Allergy Treatment and Immunizations
Allergies are a common condition affecting more than one out of every 5 people. Allergies are an abnormal response of the immune system triggered by a typically harmless substance. This substance, such as pollen, mold or animal dander), is known as an allergen. When a person is exposed to an allergen, their bodies produce antibodies and release a variety of chemicals including histamine. Histamine is the main cause for most allergy symptoms. Most allergies are inherited. People with asthma are more likely to suffer from allergies. Since most allergens are found in the air, the reaction occurs in the eyes, nose and lungs. If the allergen is ingested, the reaction can occur in the mouth or stomach. Most allergic reactions result in mild symptoms that include sneezing, runny nose, watery eyes, itching or rashes. Moderate or severe reactions, called anaphylaxis, are rare but can be life-threatening and cause abdominal pain, cramps, vomiting and dizziness. Bee stings, penicillin and peanuts can cause more serious reactions.
Allergies can be seasonal and only cause reactions during certain times of the year. This condition is known as allergic rhinitis or hay fever and is usually caused by pollen and other allergens that are in the air from March until November. These allergies can be affected by the weather.
Allergy treatments are usually prescribed in the form of over-the-counter or prescription medication. Antihistamines prevent the reaction caused by the release of histamine and reduce symptoms. Decongestants unblock nasal passages and improve breathing. Nasal sprays keep the nasal passages clean and moist and limit the reaction to allergens. But the most effective treatment in relieving allergy symptoms is simply to avoid the allergen.
Wearing sunglasses while outside and washing your hands frequently can help to keep you free of contamination.

RECORDS >>
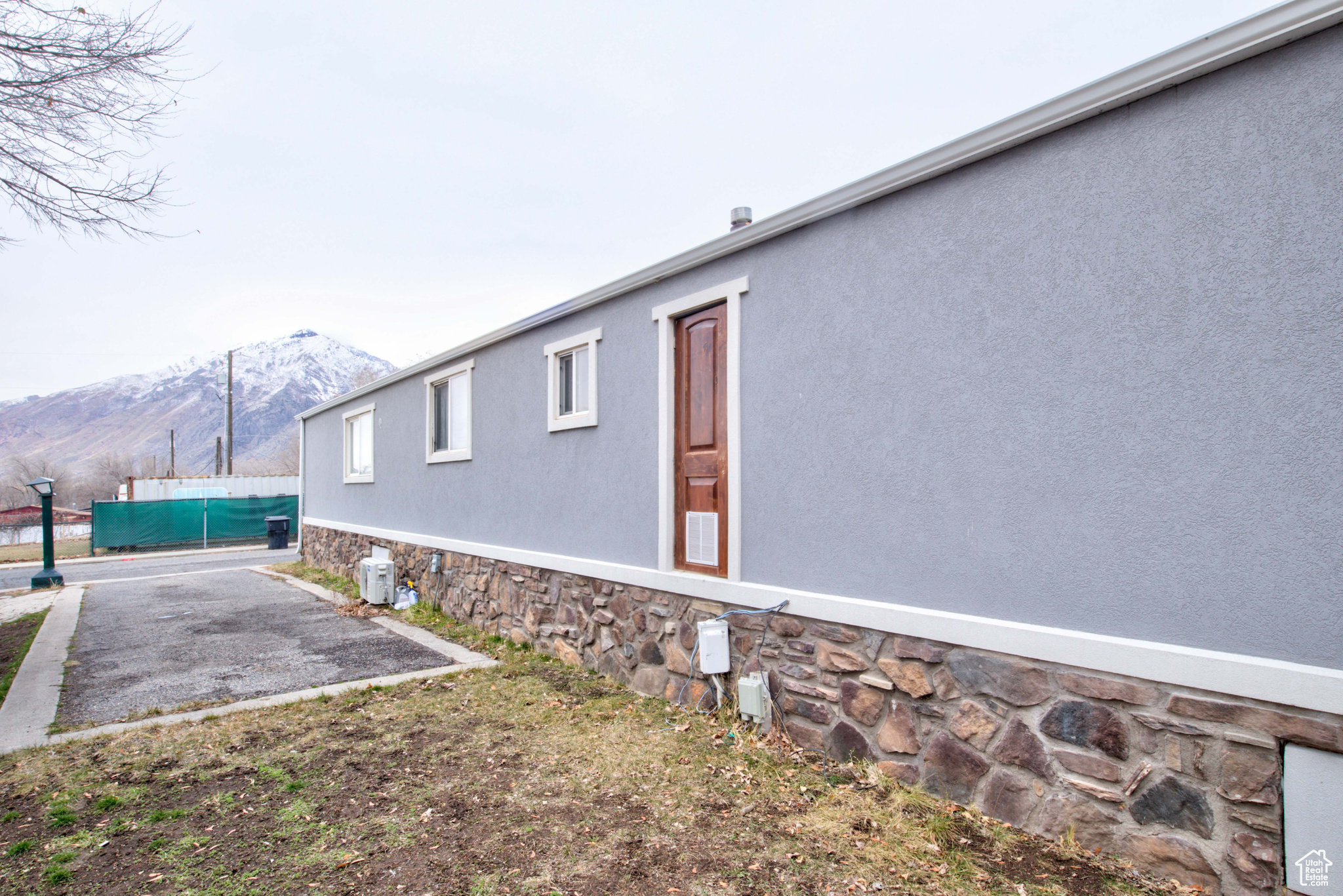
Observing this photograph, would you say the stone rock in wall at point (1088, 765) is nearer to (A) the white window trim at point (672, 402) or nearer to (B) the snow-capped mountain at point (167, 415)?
(A) the white window trim at point (672, 402)

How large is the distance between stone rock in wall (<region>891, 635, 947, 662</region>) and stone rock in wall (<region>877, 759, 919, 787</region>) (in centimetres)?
52

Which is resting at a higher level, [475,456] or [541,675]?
[475,456]

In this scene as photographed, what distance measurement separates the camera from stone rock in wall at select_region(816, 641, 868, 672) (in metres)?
3.62

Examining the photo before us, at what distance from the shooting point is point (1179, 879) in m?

THE PROBLEM >> According to the allergy text, what is the main cause of most allergy symptoms?

EXERCISE RESULT >> Histamine.